■ Questions on the material ■
- A) In the commentary on the BBC and the Bashir interview, who led the inquiry that preceded Thursday night's Panorama episode?
- B) Carry the commentary on the BBC and the Bashir interview forward from its final sentence, keeping its voice and line of argument.

■ Passage shown ■

It’s the nature of some problems that we might not always be emotionally conditioned to recognise solutions.
Take, for instance, the BBC’s Panorama programme from Thursday night. Following an inquiry by former supreme court judge John Dyson, the episode acknowledged the systemic failure of the BBC to take seriously the business of its journalism around Martin Bashir’s infamous interview with the Princess of Wales in 1995. This was a chance for the BBC to admit that it had failed to live up to “high standards of integrity and transparency”, not just around the interview but the investigation into its own failure led by former director-general, Tony Hall.
The talk today, then, should be about reforming the BBC in constructive ways that help the corporation rediscover its original mandate. Instead, much of the media has engaged with the same kind of quasi-celebrity gossip that led us into this grubby mess in the first place. Journalists wonder when and where the marriage between the Prince of Wales and Diana broke down, whilst statements released by their two sons are parsed for deeper meaning. Does it reveal much about the current mental state of the two princes and their broken relationship? Above all else, people speculate about timelines. Would Diana be alive today if she hadn’t given that interview to Bashir in 1995? If Bashir had not lied about those closest to Diana, nurtured her paranoia about “the establishment”, would she have embarked on a series of decisions that ended with her climbing into the back of a Mercedes driven by a drunk chauffeur one night in Paris, two years later, in 1997?

■ Recorded data ■
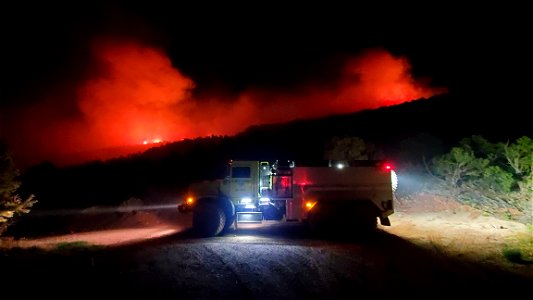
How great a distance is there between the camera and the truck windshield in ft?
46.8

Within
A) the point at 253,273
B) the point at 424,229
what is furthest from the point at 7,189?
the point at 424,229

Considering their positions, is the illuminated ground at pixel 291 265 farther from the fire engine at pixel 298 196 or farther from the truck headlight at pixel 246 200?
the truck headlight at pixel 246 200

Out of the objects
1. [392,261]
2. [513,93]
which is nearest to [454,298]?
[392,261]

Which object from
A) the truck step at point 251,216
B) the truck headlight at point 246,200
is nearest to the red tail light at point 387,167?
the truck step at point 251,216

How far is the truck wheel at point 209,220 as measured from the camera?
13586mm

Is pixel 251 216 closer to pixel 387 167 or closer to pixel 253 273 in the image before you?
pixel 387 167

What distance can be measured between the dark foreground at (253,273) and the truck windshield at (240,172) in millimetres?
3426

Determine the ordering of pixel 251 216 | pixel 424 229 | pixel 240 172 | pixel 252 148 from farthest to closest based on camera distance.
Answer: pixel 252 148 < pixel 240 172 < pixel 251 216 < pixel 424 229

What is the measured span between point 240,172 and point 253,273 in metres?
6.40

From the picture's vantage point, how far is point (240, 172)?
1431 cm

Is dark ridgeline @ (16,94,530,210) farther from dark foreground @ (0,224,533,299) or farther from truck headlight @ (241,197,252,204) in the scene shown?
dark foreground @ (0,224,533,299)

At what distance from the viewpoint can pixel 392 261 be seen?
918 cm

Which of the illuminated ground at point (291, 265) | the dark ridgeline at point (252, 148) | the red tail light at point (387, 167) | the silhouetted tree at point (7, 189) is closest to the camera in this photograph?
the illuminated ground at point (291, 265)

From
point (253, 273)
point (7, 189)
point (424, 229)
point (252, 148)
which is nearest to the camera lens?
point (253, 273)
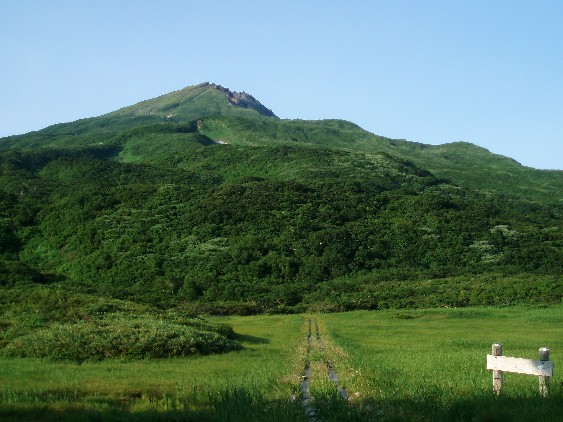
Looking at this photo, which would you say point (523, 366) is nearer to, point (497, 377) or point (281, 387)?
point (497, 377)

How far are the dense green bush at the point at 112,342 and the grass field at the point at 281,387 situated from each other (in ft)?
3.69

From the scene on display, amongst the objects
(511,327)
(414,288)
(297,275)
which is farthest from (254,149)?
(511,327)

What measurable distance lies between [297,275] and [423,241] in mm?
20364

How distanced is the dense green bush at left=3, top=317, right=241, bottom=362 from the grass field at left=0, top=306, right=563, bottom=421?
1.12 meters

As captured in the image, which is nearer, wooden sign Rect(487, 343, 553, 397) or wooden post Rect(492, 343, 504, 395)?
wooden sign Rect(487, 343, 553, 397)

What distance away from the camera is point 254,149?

■ Answers for this exercise ■
- A) Former supreme court judge John Dyson.

- B)
One can understand why these matters preoccupy us. As modern life continues to alienate us from our surroundings, our neighbours, our communities, we instead project those energies onto imagined connections with familiar faces. Diana was a cultural phenomenon not because she was special – loveless marriages among royals were hardly new – but because she came along at the right time. She became the “Queen of Hearts” because we’d been conditioned to care for her by the very media which was also her chief antagonist.
What shouldn’t be forgotten today, therefore, is that the insidious forces that propelled Bashir to prominence were working across all media. Many of those outraged at the journalist’s behaviour weren’t exactly shrinking violets themselves, least of all the Prime Minister who is apparently “very concerned” at Dyson’s findings. Lest we forget: Bashir and Johnson were emblematic of an age in which journalism was lured to the Dark Side; where the temptation to give readers the “facts” they wanted stood in the way of giving them the facts they needed.
This is how the story of the Bashir “scoop” cuts so much deeper than mere royal gossip. It is symptomatic of the BBC’s bigger crisis over the past two or more decades; seminal because it heralded that world in which the BBC has been increasingly drawn into the business of entertainment rather than education. Martin Bashir, himself, went on to sing on The X Factor and then interviewed celebrities in a successful career in America. Both tell you all you need to know about his professional ambitions. Yet those ambitions also became the ambitions of the corporation, at first challenged by new media and more recently Netflix and Amazon.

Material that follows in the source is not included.